Das konservative Gehirn ekelt sich stärker als das progressive Gehirn. Das ist allerdings eine für manche überraschende Erkenntnis. Die Konsequenz kann nur sein: Eine Erziehung zur Progressivität muß schon im Kleinkindalter beginnen mit der Gewöhnung an Ekel und Unrat und fortgesetzt werden mit der Gewöhnung an Fisten und Salafisten im „Bento“-Alter, damit die konservativen Gehirne im Ernstfall nicht noch mehr nach rechts ausflippen. Die chaotischen Kinderhorte der 68er waren danach durchweg sinnvoll: Für eine neue, noch nicht veröffentlichte Studie, haben Wehling und ihre Kollegen in den USA sowohl eine Gruppe extrem konservativer Probanden untersucht sowie eine Gruppe extrem progressiver. Danach wurde gemessen, was in deren Köpfen passiert, wenn man sie mit den Ekelmetaphern konfrontiert. Das Ergebnis laut Wehling:
Das konservative Gehirn flippt aus.
Besonders erschreckend: Je mehr die Probanden mit Ekelmetaphern bombardiert wurden, desto weiter rutschten sie in folgenden Befragungen politisch nach rechts. ...

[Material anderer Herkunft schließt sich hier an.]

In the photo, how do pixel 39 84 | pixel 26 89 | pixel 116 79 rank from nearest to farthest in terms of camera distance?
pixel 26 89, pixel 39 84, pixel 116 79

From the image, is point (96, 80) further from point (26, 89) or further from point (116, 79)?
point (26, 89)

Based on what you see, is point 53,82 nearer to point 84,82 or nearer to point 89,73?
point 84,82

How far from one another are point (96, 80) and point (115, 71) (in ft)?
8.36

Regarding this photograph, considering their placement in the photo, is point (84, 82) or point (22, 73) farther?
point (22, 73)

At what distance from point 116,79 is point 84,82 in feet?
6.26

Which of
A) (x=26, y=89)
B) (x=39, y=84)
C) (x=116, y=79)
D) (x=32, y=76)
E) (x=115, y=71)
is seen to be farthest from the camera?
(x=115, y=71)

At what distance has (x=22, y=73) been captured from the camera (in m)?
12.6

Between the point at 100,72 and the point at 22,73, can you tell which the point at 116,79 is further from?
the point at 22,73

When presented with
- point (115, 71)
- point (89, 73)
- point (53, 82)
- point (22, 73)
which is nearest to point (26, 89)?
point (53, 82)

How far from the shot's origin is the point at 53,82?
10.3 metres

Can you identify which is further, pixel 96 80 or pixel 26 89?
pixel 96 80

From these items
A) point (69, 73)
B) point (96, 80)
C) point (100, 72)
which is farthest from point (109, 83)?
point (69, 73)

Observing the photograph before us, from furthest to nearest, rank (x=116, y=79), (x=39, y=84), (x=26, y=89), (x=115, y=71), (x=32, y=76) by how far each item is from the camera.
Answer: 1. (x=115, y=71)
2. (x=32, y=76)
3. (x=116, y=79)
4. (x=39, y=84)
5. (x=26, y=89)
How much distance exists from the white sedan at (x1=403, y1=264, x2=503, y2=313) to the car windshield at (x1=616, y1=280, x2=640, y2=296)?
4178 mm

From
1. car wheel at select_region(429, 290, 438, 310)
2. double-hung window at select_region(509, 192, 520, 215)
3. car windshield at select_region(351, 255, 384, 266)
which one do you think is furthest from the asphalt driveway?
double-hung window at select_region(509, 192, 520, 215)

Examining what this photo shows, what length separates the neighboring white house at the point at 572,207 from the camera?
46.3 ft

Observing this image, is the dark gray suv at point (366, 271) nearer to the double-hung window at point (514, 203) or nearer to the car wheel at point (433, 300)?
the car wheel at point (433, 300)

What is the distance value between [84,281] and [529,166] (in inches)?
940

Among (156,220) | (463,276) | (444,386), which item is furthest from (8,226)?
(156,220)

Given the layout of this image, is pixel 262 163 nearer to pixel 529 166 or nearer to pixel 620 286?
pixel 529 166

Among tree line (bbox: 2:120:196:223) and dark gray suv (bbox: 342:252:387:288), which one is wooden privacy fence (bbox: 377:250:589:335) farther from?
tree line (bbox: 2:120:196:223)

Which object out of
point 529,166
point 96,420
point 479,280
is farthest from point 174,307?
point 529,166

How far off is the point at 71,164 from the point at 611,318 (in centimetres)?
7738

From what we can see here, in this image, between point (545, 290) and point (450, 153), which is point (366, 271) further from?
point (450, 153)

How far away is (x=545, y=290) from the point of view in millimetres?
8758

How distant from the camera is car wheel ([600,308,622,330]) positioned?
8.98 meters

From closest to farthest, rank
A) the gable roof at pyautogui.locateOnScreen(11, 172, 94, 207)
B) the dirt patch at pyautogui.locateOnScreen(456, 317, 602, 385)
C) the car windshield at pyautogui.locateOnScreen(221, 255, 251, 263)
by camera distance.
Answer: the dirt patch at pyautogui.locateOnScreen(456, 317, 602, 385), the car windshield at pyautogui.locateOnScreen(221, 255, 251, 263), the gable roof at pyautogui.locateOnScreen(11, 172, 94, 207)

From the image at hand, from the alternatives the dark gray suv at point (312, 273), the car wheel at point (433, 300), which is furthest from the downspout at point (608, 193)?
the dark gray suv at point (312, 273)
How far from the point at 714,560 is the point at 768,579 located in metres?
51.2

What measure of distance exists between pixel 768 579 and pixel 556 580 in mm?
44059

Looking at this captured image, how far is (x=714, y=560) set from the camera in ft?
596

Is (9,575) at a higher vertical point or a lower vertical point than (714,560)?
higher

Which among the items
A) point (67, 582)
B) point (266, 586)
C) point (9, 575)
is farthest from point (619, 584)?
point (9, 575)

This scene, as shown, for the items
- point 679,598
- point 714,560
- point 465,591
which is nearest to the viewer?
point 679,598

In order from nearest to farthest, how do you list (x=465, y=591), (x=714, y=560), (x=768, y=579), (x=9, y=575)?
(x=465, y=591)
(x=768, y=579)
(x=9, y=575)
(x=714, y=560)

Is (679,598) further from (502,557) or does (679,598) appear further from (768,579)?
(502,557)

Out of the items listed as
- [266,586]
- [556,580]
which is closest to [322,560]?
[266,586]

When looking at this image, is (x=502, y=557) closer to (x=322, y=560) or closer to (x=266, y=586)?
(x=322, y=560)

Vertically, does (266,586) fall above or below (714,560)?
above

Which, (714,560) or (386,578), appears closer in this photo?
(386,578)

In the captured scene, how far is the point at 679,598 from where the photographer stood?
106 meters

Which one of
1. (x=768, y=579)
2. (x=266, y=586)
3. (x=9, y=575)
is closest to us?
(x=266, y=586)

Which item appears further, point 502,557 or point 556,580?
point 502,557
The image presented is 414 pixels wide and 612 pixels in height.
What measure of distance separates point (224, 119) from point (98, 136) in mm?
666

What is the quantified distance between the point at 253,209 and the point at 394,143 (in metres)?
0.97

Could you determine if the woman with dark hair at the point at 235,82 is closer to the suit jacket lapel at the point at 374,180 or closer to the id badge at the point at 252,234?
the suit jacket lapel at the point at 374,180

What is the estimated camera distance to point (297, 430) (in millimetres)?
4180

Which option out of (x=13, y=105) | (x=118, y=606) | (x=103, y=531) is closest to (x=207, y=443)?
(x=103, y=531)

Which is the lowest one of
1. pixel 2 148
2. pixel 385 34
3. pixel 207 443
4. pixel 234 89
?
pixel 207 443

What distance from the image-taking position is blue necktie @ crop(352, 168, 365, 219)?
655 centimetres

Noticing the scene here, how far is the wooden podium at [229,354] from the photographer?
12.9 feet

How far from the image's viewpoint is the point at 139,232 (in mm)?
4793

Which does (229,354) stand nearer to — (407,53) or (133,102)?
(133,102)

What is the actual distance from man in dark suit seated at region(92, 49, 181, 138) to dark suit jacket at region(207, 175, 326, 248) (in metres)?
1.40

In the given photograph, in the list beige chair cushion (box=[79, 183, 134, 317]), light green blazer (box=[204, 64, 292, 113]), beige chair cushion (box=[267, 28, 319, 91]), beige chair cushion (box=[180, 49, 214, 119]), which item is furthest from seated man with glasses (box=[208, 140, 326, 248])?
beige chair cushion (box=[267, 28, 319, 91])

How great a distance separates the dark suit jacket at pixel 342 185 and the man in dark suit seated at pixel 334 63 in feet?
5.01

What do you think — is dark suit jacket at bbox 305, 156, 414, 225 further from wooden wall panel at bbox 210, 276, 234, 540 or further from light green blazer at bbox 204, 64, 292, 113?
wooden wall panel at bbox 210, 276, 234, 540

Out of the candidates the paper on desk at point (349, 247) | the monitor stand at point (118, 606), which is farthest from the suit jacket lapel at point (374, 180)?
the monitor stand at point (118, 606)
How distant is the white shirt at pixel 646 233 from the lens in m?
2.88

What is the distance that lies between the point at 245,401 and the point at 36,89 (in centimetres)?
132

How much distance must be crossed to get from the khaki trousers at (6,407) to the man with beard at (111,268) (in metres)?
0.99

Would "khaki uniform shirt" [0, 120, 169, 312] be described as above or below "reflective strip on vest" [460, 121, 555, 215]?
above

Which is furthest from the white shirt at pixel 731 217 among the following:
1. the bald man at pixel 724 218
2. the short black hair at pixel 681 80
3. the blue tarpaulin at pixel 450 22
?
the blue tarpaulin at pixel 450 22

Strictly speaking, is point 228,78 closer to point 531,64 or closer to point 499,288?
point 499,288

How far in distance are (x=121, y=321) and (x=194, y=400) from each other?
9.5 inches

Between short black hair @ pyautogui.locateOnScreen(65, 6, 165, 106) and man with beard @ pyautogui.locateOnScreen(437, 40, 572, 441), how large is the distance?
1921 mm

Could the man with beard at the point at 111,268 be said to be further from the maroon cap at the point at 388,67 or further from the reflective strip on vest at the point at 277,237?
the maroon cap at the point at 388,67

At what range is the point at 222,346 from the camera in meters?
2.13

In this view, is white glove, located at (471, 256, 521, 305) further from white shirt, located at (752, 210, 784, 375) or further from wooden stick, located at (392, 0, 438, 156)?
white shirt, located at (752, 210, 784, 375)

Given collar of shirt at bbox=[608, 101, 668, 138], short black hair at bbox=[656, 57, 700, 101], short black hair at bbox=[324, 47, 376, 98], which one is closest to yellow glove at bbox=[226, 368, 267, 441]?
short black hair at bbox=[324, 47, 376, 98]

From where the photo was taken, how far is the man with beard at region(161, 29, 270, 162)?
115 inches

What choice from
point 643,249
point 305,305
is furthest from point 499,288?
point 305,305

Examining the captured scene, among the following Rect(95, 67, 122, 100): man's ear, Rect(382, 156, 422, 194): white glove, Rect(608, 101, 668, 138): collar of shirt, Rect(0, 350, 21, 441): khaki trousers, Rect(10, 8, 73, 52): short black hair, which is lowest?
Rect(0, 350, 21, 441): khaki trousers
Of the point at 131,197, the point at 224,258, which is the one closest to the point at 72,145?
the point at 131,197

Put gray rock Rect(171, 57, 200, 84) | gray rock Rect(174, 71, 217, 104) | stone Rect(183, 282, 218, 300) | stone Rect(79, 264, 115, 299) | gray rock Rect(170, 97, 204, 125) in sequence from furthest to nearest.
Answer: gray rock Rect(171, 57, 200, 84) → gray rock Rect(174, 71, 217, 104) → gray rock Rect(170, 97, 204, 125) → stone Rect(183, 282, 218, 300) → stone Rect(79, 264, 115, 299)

5. Denk mal über deine Familie nach.
...
In der Forschung von Wehling kam heraus:
• Je strenger die Erziehung in einer Familie war, desto konservativer sind später die politischen Positionen. ...
Puh, jetzt rattert das Gehirn ordentlich.
... Was am besten hilft? Sich das bewusst machen. Und seine Frames kennen, wie Wehling sagt.
bento.de 10.5.2017 Das hat etwas Religiöses: Eigene Erbsünden erkennen und durch Selbstverleugnung die politisch korrekte Erlösung erlangen.